Tissa masuk dengan langkah hati-hati, lalu berdiri di samping bangkunya.
“Reina, ini sepupuku, Tissa.”
Reina, yang tengah membuka bekal makan siangnya, langsung tersenyum lebar. “Hai, Tissa! Duduk, yuk!”
‘Kadang aku bingung dengan perempuan...’ pikir Vio sambil mengamati keduanya. ‘Kenapa mereka bisa begitu cepat akrab? Apa cuma persepsi ku aja yang salah tentang hubungan sosial?’
Dan benar saja. Tak butuh waktu lama, Tissa dan Reina larut dalam obrolan kecil. Setiap hari setelah itu, mereka tampak selalu bersama. Meski Tissa belum terlalu lancar berbahasa Indonesia, Reina dengan sabar membimbingnya—dan kadang tertawa ketika Tissa salah ucap, tanpa pernah mengejek.
---
Beberapa hari berlalu. Suatu siang saat mereka duduk di taman sekolah, Reina bertanya, “Tissa, kamu dan Vio itu... sepupu, ya?”
“Ya. Mama... Vio... adik,” ucap Tissa pelan, mencoba menjelaskan.
Reina tersenyum lembut. “Maksudmu, mamamu itu adik dari mamanya Vio?”
Tissa mengangguk cepat.
Lalu tiba-tiba, dengan nada polos dan nada datarnya yang khas, ia bertanya, “Kamu... kekasih... Vio?”
Reina terkejut. “Hah? Kenapa kamu pikir begitu?”
“Kamu... dekat Vio. Tapi... Vio... tertutup.”
Reina tertawa kecil. “Dia memang jarang bicara. Anak-anak di sini memanggilnya ‘serigala penyendiri’.”
Tissa terlihat penasaran. “Serigala... penyendiri?”
“Iya... kayak yang kuat, tapi jalan sendiri. Tapi sebenarnya... baik.”
Tissa menatap langit sejenak, seolah memikirkan arti baru dari sosok Vio.
---
Saat malam tiba, Vio duduk di kamarnya. Ia menatap sekeliling, dinding-dinding putih polos yang terasa terlalu ‘terbuka’. Ucapan Tissa tentang “suara langit” beberapa hari lalu terus terngiang.
“Kalau aku pasang peredam suara, mungkin... siaran bisa lebih tenang,” pikirnya.
Tapi ia tahu, hal itu pasti akan menimbulkan pertanyaan dari keluarganya.

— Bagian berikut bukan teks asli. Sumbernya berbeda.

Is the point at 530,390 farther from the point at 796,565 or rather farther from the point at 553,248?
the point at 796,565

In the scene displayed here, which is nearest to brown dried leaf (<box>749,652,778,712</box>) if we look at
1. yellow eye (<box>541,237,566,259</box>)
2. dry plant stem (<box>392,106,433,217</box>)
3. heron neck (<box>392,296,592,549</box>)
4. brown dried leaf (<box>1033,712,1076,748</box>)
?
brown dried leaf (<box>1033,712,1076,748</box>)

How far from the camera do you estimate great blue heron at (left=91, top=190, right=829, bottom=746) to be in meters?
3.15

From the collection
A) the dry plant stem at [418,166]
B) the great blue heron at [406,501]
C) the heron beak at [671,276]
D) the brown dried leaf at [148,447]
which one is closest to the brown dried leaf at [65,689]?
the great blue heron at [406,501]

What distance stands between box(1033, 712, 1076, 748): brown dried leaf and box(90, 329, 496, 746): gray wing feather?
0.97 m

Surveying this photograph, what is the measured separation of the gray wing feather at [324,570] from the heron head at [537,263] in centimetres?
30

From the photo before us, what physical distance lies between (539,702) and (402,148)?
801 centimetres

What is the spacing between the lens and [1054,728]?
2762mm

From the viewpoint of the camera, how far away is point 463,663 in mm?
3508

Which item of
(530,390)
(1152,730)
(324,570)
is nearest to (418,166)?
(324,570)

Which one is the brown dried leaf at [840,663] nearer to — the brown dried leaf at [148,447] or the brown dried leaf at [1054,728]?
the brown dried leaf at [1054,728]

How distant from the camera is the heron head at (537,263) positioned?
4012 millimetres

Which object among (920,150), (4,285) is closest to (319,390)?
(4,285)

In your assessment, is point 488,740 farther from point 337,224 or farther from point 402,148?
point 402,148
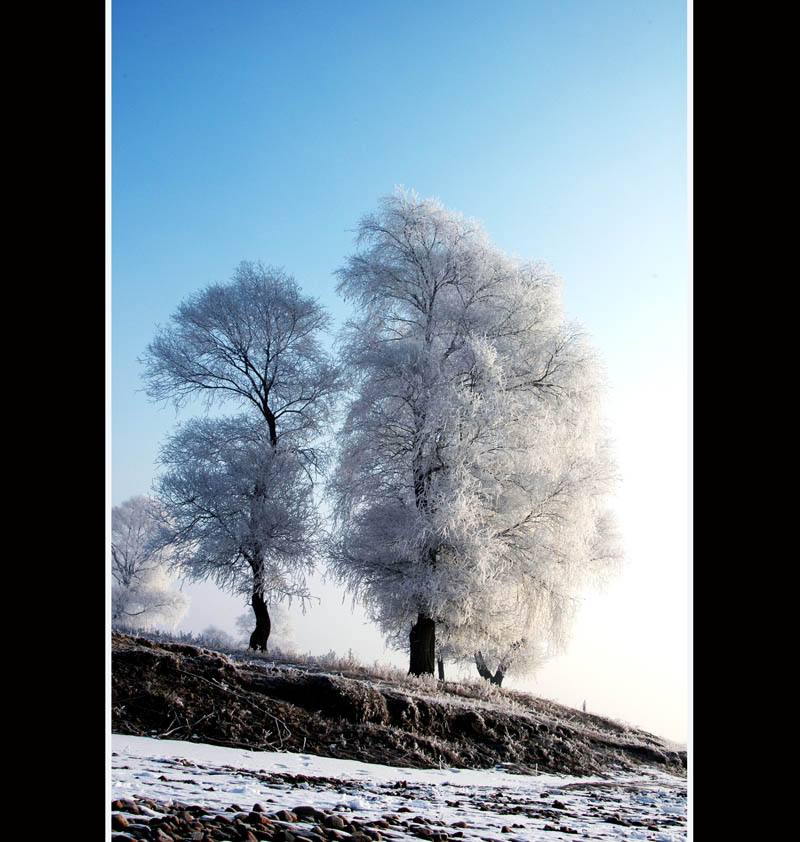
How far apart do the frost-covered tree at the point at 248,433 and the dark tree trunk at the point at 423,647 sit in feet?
8.67

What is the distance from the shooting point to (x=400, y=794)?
5504 millimetres

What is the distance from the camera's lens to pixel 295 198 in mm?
9695

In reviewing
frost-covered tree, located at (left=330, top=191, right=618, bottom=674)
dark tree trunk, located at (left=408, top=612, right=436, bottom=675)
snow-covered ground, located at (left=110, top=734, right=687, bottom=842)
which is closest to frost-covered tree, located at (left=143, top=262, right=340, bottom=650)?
frost-covered tree, located at (left=330, top=191, right=618, bottom=674)

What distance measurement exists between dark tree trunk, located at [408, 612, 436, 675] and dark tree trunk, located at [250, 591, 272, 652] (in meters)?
3.36

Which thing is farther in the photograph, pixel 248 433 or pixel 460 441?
pixel 248 433

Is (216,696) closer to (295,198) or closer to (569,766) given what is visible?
(569,766)

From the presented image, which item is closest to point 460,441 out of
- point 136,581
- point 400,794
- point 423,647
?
point 423,647

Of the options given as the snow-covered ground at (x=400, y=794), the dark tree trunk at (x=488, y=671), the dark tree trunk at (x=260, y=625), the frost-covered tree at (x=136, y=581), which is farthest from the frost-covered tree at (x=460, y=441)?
the frost-covered tree at (x=136, y=581)

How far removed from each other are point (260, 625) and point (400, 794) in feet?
26.5

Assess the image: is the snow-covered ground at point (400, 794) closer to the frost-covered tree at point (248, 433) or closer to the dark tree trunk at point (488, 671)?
the frost-covered tree at point (248, 433)

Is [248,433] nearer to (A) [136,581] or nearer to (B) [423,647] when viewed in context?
(B) [423,647]

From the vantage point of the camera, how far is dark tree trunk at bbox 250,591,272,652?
12.8 meters
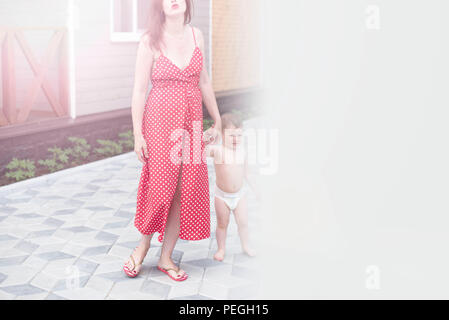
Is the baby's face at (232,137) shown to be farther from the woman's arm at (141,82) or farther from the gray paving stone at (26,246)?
the gray paving stone at (26,246)

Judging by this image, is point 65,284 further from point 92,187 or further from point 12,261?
point 92,187

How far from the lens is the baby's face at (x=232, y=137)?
402 centimetres

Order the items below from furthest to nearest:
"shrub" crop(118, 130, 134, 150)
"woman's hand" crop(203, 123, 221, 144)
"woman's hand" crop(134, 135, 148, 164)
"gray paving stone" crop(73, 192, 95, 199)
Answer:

Apalagi saat ini, rumah terasa lebih ramai dari biasanya.
“Aku harus cari cara... supaya tidak mencolok,” gumamnya. “Sudah beberapa hari aku tidak siaran... dan komunitas mulai bertanya-tanya.”
Ia menatap mikrofon yang tergantung rapi di sudut meja. Malam semakin larut, dan dalam diam, ia tahu bahwa waktunya untuk kembali berbicara... mungkin lebih dekat dari yang ia kira.